Hi,
I've this problem to download signature on my firewall due routing-instance configuration and not direct internet reachability on the main routing instance.
I try:
1) offline procedure. But for my version and product (SRX-110) i think that something is wrong on the website and always I retrived some errors with asking url:
https://signatures.juniper.net/cgi-bin/index.cgi?device=jsrx110&feature=idp&detector=12.6.160121210&to=latest&os=12.3&build=48&type=update
root@FW-HQ> show security idp security-package-version
Attack database version:N/A(N/A)
Detector version :12.6.160121210
Policy template version :N/A
2) Another way checked here on the forum is to use the loopback to force the SRX ask internet using the loopback behind routing-instance:
"set system default-address-selection " command will enable the SRX to send IDP update request from loopback interface then.

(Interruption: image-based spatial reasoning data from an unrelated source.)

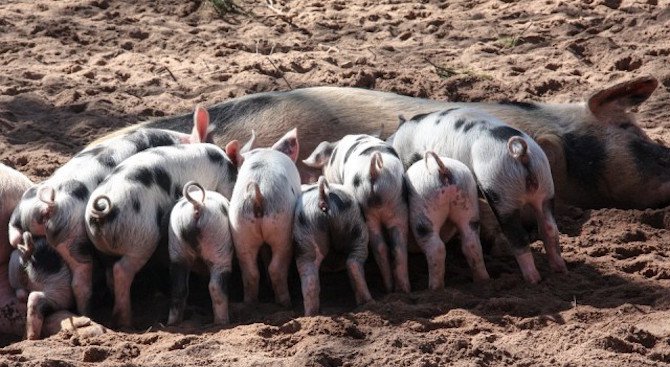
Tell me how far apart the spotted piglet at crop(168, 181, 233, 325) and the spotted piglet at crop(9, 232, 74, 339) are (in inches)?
17.3

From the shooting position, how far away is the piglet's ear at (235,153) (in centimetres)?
521

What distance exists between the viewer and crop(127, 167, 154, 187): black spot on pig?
4.71 meters

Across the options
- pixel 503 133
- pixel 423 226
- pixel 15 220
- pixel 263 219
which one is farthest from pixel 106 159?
pixel 503 133

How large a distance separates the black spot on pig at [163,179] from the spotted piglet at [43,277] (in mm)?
492

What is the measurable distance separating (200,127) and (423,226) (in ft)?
4.15

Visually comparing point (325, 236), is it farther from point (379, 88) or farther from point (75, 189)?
point (379, 88)

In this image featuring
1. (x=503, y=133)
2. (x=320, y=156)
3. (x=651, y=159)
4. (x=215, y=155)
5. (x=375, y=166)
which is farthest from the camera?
(x=651, y=159)

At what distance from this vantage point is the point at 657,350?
12.8 feet

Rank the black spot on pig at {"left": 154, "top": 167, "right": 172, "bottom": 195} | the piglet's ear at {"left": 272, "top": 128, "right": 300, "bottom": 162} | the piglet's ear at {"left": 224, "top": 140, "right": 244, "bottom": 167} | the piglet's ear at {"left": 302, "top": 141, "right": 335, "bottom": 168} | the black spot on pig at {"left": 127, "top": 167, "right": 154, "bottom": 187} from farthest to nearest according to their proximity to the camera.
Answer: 1. the piglet's ear at {"left": 302, "top": 141, "right": 335, "bottom": 168}
2. the piglet's ear at {"left": 272, "top": 128, "right": 300, "bottom": 162}
3. the piglet's ear at {"left": 224, "top": 140, "right": 244, "bottom": 167}
4. the black spot on pig at {"left": 154, "top": 167, "right": 172, "bottom": 195}
5. the black spot on pig at {"left": 127, "top": 167, "right": 154, "bottom": 187}

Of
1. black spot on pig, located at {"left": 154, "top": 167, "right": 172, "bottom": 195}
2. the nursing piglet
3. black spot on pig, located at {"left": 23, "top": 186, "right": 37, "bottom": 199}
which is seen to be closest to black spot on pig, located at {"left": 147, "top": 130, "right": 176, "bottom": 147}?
the nursing piglet

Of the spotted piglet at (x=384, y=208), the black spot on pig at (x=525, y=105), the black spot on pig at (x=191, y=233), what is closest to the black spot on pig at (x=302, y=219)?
the spotted piglet at (x=384, y=208)

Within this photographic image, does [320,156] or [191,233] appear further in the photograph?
[320,156]

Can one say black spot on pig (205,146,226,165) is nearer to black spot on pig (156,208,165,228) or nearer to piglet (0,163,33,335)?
black spot on pig (156,208,165,228)

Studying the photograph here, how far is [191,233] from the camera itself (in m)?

root@SRX-5800-1# show routing-instances
IDP-Update {
instance-type vrf;
interface xe-1/0/0.0;
routing-options {
interface-routes {
rib-group inet IDP-Update;
}
static {
rib-group IDP-Update;
route 180.43.200.1/32 next-table inet.0;
}
}
[edit]
root@SRX-5800-1# show interfaces lo0
unit 0 {
family inet {
address 180.43.200.1/32;
}
}
root@SRX-5800-1#
But the problem in my case is that I'm using pppoe connection in dialup with just one public IP address that is able to reach internet.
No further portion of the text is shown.